**TEXT EXCERPT:**
######
Thus Roosevelt urged Stalin to do something that would suggest he had freed the Church, and events would suggest that this bore fruit later… However, before Stalin had time to act, Roosevelt had found another way round his predicament. He sent an envoy, Myron Taylor to Pope Pius XII, urging him to issue a statement qualifying his predecessor’s encyclical urging Catholics not to assist the Communists.1
Manipulating the Church
Roosevelt’s argument was that Hitler posed an even greater threat to religion than Stalin, and that as Russia was under attack – it had a right to military aid. This appeal put the Pope in a dilemma. If he took sides in this war, he would be compromising his role as Christian pastor. Instead, he instructed his Secretary of State to authorize the US hierarchy to issue a statement of their own to the effect that Pius XI had been attacking Communism, not Russia, and had not intended his encyclical as a blueprint to political leaders in the event of a war. Immediately, the American Bishops began work on this statement. The news of this development presented the isolationists with a dilemma. If they continued obstructing Roosevelt’s bill, they would be opposing not only their President, but their Bishops as well. They were ‘out on a limb.’ By October their opposition waned, and the bill was passed by a large majority. 2
Throughout the war, Roosevelt needed to win Congress over to his policies, and he had succeeded this time. But giving supplies to Russia did not commit the Americans themselves: they weren’t going to lose their lives. But when it came to Stalin’s demands for an allied invasion of France, it was a different question. The invasion force was to be composed mostly of Americans and so from now on, their lives were at risk. Roosevelt now faced another problem. Here he was, poised to take charge of the greatest invasion in history, and unless he had the backing of the people, who were to lose sons in this invasion, they could dismiss him at the next election – which as fate would have it was to be held in the aftermath of the invasion, in November 1944.
Harry Hopkins
During 1943 Stalin kept on demanding a ‘second front’. It was clear that the Russians were forcing the Germans into retreat. But Stalin wanted more: he wanted the allies to invade France so as to draw the German ‘fire-power’ from his borders, and enable the Red Army to occupy Eastern Europe. Churchill for one foresaw the danger. But it did not take much for Roosevelt, already duped by Stalin, to be influenced by his presidential ‘aide’, Harry Hopkins, into believing that Stalin had no ambitions in Eastern Europe. But wartime ‘Venona’ intelligence reveals that Hopkins was a Soviet agent who had been recruited for this very purpose. 3
The situation was such that, from 1943 onwards, Stalin had set his sights on territories that would form an expanded empire and so make Russia a dominant power. Because Churchill recognised the danger, he devised a plan to pre-empt that strategy. That plan would have succeeded but for one thing: it depended on American support, and at a crucial moment, Roosevelt withdrew that support. Churchill saw his opportunity in July 1943 just after the allies had invaded Sicily. The Italians suddenly dismissed Mussolini and surrendered to the Allies, thus removing the one political obstacle to their occupation of Italy. Churchill then won Roosevelt’s approval to attack the Italian mainland. He hoped to press this attack through to the Balkans and eventually Vienna, thus cutting off the Red Army advance, before it could occupy Eastern Europe.4 Therefore, when the Allied force landed in Italy on September 3rd 1943 – history hung in the balance. Stalin realised the strategic possibilities: instead of invading France as he wanted, his allies were landing in Italy in an attack that threatened his advance.
######
**WHAT THE TASK REQUIRES:** Could you carry on the excerpt about Roosevelt's wartime dealings with Stalin, picking up after its final sentence? None of the records are needed here.

(Visual spatial reasoning items)
######
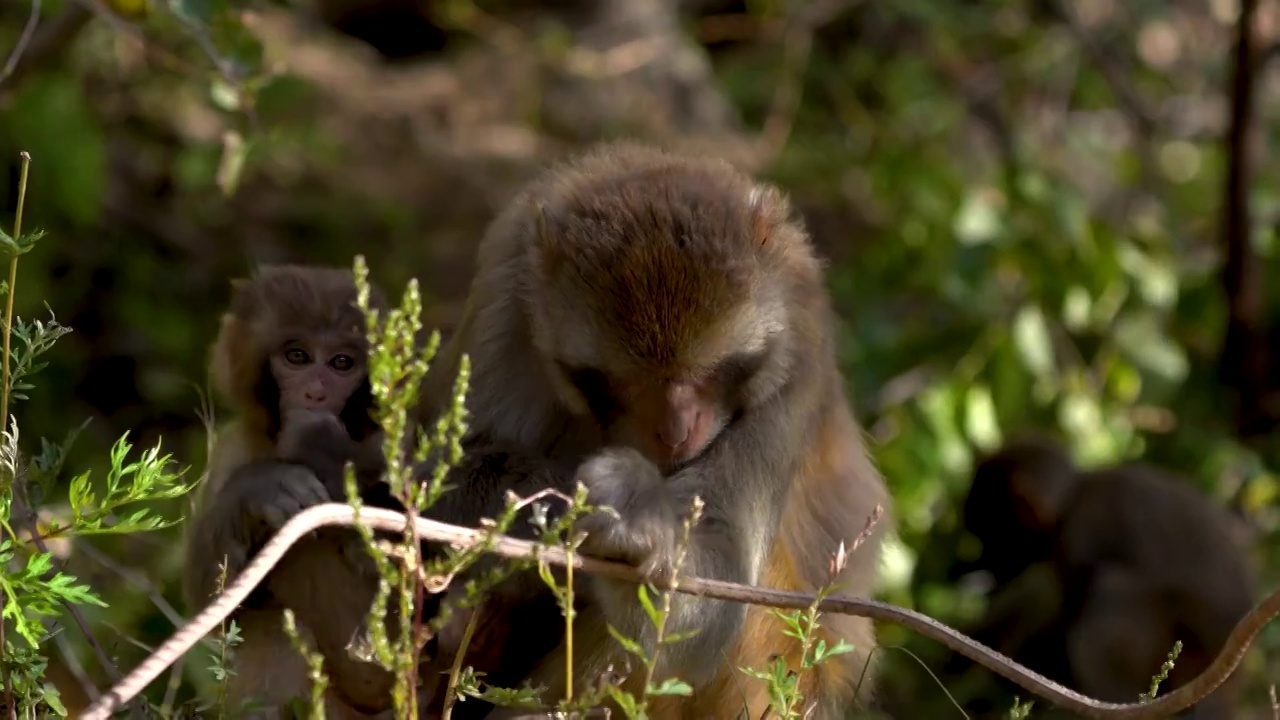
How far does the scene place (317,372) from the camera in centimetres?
473

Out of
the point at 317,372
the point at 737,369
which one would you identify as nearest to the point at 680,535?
the point at 737,369

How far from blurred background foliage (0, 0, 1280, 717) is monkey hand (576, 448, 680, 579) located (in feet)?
4.79

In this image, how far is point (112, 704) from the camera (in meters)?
2.68

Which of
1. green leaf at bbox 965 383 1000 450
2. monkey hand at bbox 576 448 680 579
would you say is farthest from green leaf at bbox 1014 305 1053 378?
monkey hand at bbox 576 448 680 579

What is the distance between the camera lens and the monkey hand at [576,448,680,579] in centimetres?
372

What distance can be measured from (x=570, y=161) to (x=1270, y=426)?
5018 mm

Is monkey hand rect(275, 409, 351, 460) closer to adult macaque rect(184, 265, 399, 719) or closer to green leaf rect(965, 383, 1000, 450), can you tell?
adult macaque rect(184, 265, 399, 719)

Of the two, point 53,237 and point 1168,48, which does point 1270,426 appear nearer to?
point 1168,48

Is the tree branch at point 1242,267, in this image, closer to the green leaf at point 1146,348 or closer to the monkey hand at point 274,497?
the green leaf at point 1146,348

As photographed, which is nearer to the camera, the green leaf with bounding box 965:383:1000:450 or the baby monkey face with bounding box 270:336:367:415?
the baby monkey face with bounding box 270:336:367:415

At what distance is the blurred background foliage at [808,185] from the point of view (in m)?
7.74

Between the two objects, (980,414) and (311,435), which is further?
(980,414)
######
**RESULT OF THE EXERCISE:**
This must have focused his mind on how to forestall that strategic threat. For after arranging a ‘summit’ with his allies at Teheran in November, he set an operation in motion to provide what Roosevelt had asked for ‘some publicity regarding freedom of religion’. On the very day he heard of the landings in Italy – 4th September – he summoned the head of the Russian Orthodox Church, Metropolitan Sergei and offered the Church new concessions in return for its support. When Sergei agreed, Stalin authorized him to hold a Synod in order to elect a Patriarch, an office previously suppressed. The Synod met on 8th September and duly elected Sergei – who was enthroned on the 12th.5 Meanwhile Sergei had cabled the Archbishop of Canterbury in England, and invited him to send a delegation from the Church of England to mark the event. So on 15th September Dr Cyril Garbett Archbishop of York and two clergy, fly out to Moscow with a message of support from the Anglican Church. The climax of the visit was a celebration of the Orthodox Liturgy in which Sergei was accompanied in the sanctuary by Dr Garbett, vested in his Cope and Mitre.6
During the visit, the Orthodox Bishops issued a ‘message’ in which they ‘appealed to Christians throughout the world to do everything in their power to hasten victory over Germany, hoping that by the efforts of Christians in all allied countries the long-expected second front will at last be established and will bring nearer victory and peace at this favourable time when our own Red Army is victoriously pushing the enemy from our land.’ (Keesing’s Archives).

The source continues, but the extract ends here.